Congratulations to Tyler Hanks, a Ph.D. student in the Department of Computer & Information Science & Engineering (CISE), who has been selected for the 2022 National Science Foundation (NSF) Graduate Research Fellowship Program (GRFP), which recognizes exceptional students who are pursuing full-time research-based master’s and doctoral degrees in science, technology, engineering and mathematics.
The NSF GRFP has announced 2,193 Fellows for 2022. Seventeen students at the University of Florida received fellowships. Of the 11 students selected in the Herbert Wertheim College of Engineering, he is the only one chosen from CISE.
“I plan to apply my research across a great breadth of scientific domains, specifically those which contribute to space exploration,” Hanks said. “I believe that human space exploration and colonization can serve as an incredible force for the betterment of humanity if done responsibly and sustainably.”
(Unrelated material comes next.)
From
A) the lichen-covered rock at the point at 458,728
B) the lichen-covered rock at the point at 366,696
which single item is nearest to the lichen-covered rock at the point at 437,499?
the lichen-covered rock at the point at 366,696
Hanks is currently a first-year Ph.D. student in CISE under the guidance of James Fairbanks, Ph.D., a CISE assistant professor. Hanks’ current research is at the intersection of applied category theory, machine learning and scientific computing. He is specifically working on generalizing techniques from neural architecture search to a broader class of scientific modeling problems.
“Receiving this fellowship is such an honor. It grants me financial security for the remainder of my Ph.D. years and increases my academic freedom to pursue research I am passionate about,” he said. “Receipt of this award has also increased my motivation to pursue research that achieves both intellectual merit and positive societal impacts. Overall, I am so happy to have been awarded this fellowship, and I couldn’t have done it without UF’s NSF GRF class or the support of my advisor Dr. James Fairbanks and my mentors Dr. Matthew Klawonn and Dr. Jay Ligatti.”
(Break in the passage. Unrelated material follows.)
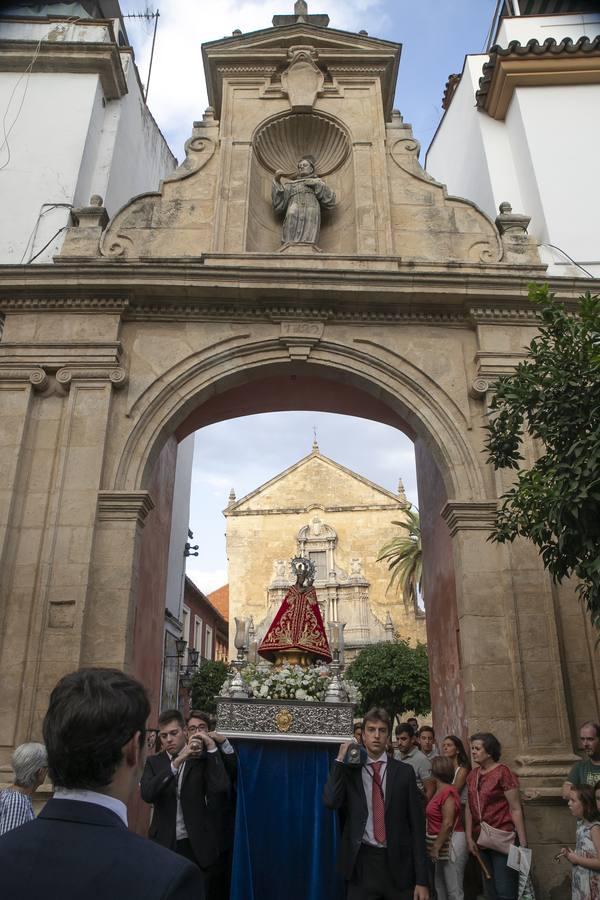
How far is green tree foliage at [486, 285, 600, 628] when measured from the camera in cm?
471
He graduated from the University of South Florida Magna Cum Laude with a B.S. in computer science, and then joined the computer science Ph.D. program in the fall of 2021, after receiving the Herbert Wertheim College of Engineering Dean’s Research Award. After earning his Ph.D., Hanks plans to work in industry for the likes of SpaceX or NASA, where he can directly apply his research and fulfill his dream of contributing to human space exploration.
As the oldest graduate fellowship of its kind, the GRFP has a long history of selecting recipients who achieve high levels of success in their future academic and professional careers. The reputation of the GRFP follows recipients and often helps them become lifelong leaders that contribute significantly to both scientific innovation and teaching.
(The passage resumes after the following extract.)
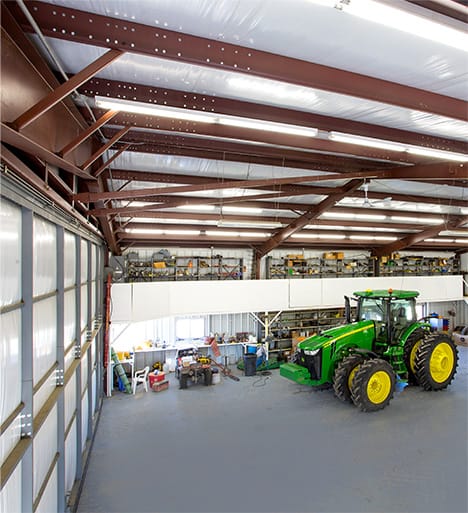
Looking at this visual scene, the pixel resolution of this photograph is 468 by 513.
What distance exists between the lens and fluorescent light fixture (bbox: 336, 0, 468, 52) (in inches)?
62.1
Fellowships provide the student with a three-year annual stipend of $34,000 along with a $12,000 cost of education allowance for tuition and fees (paid to the institution), as well as access to opportunities for professional development available to NSF-supported graduate students.
NSF Fellows are anticipated to become knowledge experts who can contribute significantly to research, teaching, and innovations in science and engineering. These individuals are crucial to maintaining and advancing the nation’s technological infrastructure and national security as well as contributing to the economic well-being of society at large.